Requirements: Telemetry Payload

Purpose

The telemetry payload provides a single structured message that Radxa can ingest and store.

Requirements

Each telemetry message shall include:

  • message_type set to "telemetry"
  • device.mac
  • timestamp_device_ms
  • items[] containing heartbeat, sensors, and failover event data

Failover Telemetry Rule (Critical)

Requirements

  • Controller A shall transmit telemetry while it is operational.
  • Controller B shall not transmit telemetry while Controller A is healthy.
  • Controller B shall begin transmitting telemetry only after Controller A failure.
  • Controller B shall stop transmitting when Controller A recovers.

Data Structure

{
  "message_type": "telemetry",
  "device": { "mac": "AA:BB:CC:DD:EE:FF" },
  "timestamp_device_ms": 0,
  "items": [
    { "kind": "heartbeat", "controller_a_alive": true, "controller_b_alive": true },
    {
      "kind": "sensors",
      "buses": [
        { "bus": "cool", "temperatures_c": [0.0, 0.0, 0.0] },
        { "bus": "exhaust", "temperatures_c": [0.0, 0.0, 0.0] }
      ]
    },
    { "kind": "event", "type": "failover", "occurred": false, "details": "" }
  ]
}

Not in This Version

  • No relay control
  • No SPDT switch control
  • No sensor-bus switching

Requirements: Sensor Bus Configuration

Purpose: The sensor bus architecture provides redundant access to environmental sensors by implementing two independent buses (front and back) while ensuring electrical isolation and controlled selection using analog SPDT switches.
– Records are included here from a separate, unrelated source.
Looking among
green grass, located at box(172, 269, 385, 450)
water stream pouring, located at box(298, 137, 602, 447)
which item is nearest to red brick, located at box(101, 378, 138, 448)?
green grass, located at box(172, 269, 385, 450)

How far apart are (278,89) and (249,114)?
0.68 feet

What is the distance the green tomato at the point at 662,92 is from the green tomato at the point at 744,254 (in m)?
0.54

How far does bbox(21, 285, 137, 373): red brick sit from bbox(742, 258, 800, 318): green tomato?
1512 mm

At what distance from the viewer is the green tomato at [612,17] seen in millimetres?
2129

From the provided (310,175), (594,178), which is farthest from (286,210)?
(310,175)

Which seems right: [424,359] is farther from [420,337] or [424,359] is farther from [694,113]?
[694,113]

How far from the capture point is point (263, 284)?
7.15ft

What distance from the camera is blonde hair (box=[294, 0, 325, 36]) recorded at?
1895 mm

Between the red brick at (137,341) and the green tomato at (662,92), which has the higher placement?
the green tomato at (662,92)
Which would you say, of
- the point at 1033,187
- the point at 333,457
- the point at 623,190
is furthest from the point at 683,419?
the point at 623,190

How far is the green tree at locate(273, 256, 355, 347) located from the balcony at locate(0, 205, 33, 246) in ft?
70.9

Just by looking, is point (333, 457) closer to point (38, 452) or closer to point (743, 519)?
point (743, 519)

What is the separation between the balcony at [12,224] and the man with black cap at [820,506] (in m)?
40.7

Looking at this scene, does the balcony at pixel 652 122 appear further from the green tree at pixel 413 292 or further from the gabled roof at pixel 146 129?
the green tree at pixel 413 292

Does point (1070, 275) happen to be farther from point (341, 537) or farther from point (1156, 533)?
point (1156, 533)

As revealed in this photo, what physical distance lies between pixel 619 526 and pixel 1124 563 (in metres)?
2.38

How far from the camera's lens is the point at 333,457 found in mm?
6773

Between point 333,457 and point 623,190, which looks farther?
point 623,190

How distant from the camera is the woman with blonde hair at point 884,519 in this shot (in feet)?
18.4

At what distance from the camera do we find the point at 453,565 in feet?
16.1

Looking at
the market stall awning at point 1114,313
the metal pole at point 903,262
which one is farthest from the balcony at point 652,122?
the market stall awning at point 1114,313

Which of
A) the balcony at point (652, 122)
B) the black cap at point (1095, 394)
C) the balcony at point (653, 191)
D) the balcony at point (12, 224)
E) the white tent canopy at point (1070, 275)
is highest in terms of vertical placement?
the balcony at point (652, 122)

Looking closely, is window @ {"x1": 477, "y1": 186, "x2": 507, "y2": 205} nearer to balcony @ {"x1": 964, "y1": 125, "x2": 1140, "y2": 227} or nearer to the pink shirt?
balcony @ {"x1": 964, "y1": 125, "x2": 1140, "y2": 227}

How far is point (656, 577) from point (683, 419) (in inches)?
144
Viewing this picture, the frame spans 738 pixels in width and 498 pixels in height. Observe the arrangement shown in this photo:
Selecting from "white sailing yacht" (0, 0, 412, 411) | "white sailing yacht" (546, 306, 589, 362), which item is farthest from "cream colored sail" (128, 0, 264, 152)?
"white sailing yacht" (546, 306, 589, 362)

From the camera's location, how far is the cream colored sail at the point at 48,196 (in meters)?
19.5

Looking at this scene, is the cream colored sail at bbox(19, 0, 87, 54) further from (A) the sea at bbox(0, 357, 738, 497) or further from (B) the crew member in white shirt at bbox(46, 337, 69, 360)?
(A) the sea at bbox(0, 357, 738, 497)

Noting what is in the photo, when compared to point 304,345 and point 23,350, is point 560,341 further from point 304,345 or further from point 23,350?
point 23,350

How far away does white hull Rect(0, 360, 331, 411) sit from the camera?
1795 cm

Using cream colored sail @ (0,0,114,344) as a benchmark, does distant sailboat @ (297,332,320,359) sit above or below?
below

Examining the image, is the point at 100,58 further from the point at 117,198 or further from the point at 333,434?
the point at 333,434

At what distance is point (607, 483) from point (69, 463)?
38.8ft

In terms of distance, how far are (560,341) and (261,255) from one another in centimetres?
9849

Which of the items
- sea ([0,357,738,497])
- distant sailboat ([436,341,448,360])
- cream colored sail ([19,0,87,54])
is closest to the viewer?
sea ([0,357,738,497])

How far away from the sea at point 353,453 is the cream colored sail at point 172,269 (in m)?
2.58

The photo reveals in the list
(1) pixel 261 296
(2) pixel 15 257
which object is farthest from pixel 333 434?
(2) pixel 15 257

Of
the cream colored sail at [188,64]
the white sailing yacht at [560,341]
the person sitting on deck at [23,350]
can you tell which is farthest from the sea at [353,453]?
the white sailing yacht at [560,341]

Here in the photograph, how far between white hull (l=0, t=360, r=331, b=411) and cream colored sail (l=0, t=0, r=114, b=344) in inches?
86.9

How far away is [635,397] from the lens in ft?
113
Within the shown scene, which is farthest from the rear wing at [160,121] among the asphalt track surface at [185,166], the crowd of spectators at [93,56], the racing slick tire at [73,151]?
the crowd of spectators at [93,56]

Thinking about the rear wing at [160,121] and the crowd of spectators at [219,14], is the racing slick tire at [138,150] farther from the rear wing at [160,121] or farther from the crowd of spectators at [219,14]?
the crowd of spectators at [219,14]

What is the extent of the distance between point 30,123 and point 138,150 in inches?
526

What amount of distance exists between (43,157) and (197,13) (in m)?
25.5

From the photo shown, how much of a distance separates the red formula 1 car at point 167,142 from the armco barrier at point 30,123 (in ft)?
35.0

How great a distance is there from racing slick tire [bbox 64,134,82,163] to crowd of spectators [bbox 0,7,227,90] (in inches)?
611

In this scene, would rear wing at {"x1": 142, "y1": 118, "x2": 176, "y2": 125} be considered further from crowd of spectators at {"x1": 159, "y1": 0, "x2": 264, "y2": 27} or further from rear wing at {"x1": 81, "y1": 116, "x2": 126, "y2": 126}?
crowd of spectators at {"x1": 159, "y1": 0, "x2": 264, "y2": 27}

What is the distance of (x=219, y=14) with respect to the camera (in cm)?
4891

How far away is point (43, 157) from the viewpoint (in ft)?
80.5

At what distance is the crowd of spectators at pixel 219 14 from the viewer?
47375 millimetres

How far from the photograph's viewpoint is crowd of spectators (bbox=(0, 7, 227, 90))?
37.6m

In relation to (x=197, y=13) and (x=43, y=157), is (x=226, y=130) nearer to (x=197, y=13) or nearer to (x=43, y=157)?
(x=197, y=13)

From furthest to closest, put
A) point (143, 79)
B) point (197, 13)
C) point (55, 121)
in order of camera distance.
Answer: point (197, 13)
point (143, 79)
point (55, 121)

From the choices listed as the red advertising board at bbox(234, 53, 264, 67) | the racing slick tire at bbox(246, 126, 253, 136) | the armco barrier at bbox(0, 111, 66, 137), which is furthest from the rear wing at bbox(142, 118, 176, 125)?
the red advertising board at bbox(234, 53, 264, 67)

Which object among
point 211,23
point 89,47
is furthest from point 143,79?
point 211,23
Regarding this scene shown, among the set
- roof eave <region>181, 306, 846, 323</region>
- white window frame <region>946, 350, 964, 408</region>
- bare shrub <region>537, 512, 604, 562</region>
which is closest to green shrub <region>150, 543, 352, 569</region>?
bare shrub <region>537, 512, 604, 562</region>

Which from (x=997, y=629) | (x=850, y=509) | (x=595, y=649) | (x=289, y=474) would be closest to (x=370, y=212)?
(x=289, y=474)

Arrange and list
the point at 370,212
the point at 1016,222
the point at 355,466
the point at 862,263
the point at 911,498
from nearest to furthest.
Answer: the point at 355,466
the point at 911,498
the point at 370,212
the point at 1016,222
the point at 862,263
  • The system shall implement two sensor buses, designated as the front bus and the back bus.

  • Both sensor buses shall share the same ESP32 GPIO pins, with bus selection performed through SPDT switches.

  • Each sensor bus shall be connected to the ESP32 through a dedicated SPDT switch to ensure electrical isolation.

  • Only one sensor bus shall be connected to the ESP32 at any time, preventing bus contention and undefined electrical states.

  • SPDT switch control shall be managed by system logic and coordinated with heartbeat and failover mechanisms.

  • Upon failover, the active SPDT switch shall select the appropriate sensor bus without requiring firmware pin reconfiguration.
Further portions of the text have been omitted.